The lack of ground truth that could be obtained from a histologist and against which predictions could be compared, precludes the ability to report the accuracy of microglial and astrocytic classification; a limitation which is common to unsupervised quantification approaches [3, 4], including MORPHIOUS. Given that we do not have a ground truth for activated microglia and astrocytes, we cannot rule out that we are over- or under-classifying the activation of microglia and astrocytes. Tuning hyperparameters for one-class support vector machines is a critical, and often difficult task, for which a consensus on optimal methodology has yet to be reached [57]. A common technique is to maximize accuracy while minimizing the number of false-positives, based on labeled data (i.e., the class of the data is known) [55, 56]. However, examples of positive-class cases (i.e., outlier data) can be challenging to acquire. Advanced methods deploy a variety of strategies which focus on identifying patterns in the one-class itself to maximize the capacity to distinguish normal cases from outliers [57]. In our case, we leveraged two plausible biological assumptions for optimizing hyperparameters: (1) that activated microglia and astrocytes will coalesce in spatial clusters that occur in response to a stimulus. This has been well documented to occur in cases of ruptured blood vessels [10, 28], and amyloid-beta plaques [17]; and (2) that healthy control hippocampal brain tissue will not exhibit large clusters of outlier cells. Thus, in tuning our one-class support vector machine, we deployed a simple learning objective: find the set of hyperparameters which maximizes cluster size in test-set hippocampi, while ensuring that no clusters of activation are observed in control hippocampal slices.

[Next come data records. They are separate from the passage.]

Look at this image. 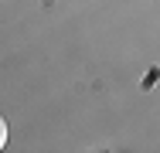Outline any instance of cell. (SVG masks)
<instances>
[{
	"mask_svg": "<svg viewBox=\"0 0 160 153\" xmlns=\"http://www.w3.org/2000/svg\"><path fill=\"white\" fill-rule=\"evenodd\" d=\"M0 146H7V122L0 119Z\"/></svg>",
	"mask_w": 160,
	"mask_h": 153,
	"instance_id": "6da1fadb",
	"label": "cell"
}]
</instances>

Importantly, searching for clusters of outliers may not be suitable for images which are highly heterogenous, or, for identifying single, or small numbers of morphologically distinct cells. As with all machine learning approaches, the effectiveness of the learning model is limited by the range of features selected. To develop a simple and accessible approach, MORPHIOUS collects features through the widely used software ImageJ. It is possible that greater levels of sophistication will be required for developing features to distinguish levels of activation in microglial or astrocytic cells of higher complexity in species, such as primates, and/or following certain pathological and experimental conditions. In such case, users can input their own set of features into MORPHIOUS, such as has recently been described by other methods [4, 33], and therein expand its usability to other cases. Moreover, MORPHIOUS could be further improved with state-of-the-art convolutional neural networks that can effectively interpret features from raw images.

Conclusions

In conclusion, we demonstrate in two animal models that MORPHIOUS can, in an unsupervised manner, identify clusters of activated microglia and astrocytes based on morphology alone. These clusters were found to coincide with the expression of common activation markers and indicators of pathology. Quantification methods such as MORPHIOUS show promises for improving the detection of microglial and astrocytic activation in diverse contexts.